Diharapkan Komisi Yudisial (KY) tetap memegang teguh pendirian dalam


mengawasi sikap perilaku hakim, tanpa intervensi dari pihak lain maupun
menyalahgunakan jabatannya sebagai badan pengawas ekstern, Komisi Yudisial juga
dituntut untuk berpikir secara kreatif guna mencari strategi yang tepat agar perjalanan
tugas dan wewenangnya tersebut terus dapat berjalan secara optimal.

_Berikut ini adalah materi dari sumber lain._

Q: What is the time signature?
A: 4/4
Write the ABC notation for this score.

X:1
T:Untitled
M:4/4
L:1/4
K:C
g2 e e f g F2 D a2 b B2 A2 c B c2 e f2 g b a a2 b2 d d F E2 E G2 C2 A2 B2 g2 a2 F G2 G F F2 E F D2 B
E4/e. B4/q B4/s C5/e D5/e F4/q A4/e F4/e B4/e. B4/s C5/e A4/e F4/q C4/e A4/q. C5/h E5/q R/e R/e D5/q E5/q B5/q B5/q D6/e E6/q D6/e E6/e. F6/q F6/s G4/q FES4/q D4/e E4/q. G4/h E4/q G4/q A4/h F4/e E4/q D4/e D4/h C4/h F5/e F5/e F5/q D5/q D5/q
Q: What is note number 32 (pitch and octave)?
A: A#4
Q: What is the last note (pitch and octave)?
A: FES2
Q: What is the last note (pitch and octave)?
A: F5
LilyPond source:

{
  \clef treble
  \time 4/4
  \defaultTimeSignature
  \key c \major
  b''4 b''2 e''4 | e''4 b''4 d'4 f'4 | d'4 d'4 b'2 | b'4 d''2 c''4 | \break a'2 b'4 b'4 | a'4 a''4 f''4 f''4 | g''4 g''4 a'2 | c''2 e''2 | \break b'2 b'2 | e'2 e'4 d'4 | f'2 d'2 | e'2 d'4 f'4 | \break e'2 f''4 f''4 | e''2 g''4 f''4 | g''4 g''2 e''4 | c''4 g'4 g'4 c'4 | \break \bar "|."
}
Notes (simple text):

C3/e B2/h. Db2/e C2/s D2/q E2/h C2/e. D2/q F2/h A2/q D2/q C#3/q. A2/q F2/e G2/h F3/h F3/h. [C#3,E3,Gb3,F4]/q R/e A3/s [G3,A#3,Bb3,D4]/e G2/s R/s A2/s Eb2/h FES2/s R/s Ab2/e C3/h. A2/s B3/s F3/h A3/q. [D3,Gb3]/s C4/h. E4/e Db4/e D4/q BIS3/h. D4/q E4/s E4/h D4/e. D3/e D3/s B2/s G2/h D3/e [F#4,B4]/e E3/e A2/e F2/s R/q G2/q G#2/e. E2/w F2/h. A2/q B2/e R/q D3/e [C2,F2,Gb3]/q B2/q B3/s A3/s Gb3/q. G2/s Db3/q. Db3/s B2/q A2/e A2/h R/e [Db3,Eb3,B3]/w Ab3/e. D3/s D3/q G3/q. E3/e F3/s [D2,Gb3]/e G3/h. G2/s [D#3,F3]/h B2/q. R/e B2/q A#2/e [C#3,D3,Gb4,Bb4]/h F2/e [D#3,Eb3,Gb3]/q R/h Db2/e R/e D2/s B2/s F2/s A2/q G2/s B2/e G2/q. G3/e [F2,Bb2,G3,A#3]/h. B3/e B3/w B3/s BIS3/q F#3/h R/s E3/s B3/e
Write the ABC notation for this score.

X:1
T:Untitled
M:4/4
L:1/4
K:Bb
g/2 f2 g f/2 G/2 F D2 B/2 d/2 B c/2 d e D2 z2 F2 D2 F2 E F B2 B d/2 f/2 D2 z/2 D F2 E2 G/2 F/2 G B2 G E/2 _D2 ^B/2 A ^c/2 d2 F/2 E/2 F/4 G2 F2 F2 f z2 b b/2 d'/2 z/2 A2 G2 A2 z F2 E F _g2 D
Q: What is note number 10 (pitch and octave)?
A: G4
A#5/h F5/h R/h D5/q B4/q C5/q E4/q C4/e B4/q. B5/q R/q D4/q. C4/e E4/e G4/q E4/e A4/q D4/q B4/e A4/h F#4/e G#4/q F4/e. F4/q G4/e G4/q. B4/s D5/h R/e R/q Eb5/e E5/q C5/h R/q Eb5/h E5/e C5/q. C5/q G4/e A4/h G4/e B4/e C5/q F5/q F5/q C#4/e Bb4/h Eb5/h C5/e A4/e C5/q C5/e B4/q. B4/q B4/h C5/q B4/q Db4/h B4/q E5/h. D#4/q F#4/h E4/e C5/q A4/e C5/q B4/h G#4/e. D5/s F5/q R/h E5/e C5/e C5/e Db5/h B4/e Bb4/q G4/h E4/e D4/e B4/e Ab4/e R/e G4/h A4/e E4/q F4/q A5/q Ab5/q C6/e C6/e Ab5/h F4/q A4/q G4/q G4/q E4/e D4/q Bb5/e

Kemudian dengan
adanya jejaring dari masyarakat sipil yang membantu Komisi Yudisial dalam penelitian
putusan hakim untuk mengetahui kualitas hakim dan investigasi perilaku hakim untuk
mengetahui integritasnya tersebut, akan menjadikan di satu sisi KY mendapatkan literatur
penting dalam peningkatan kemampuan para hakim dalam menangani perkara.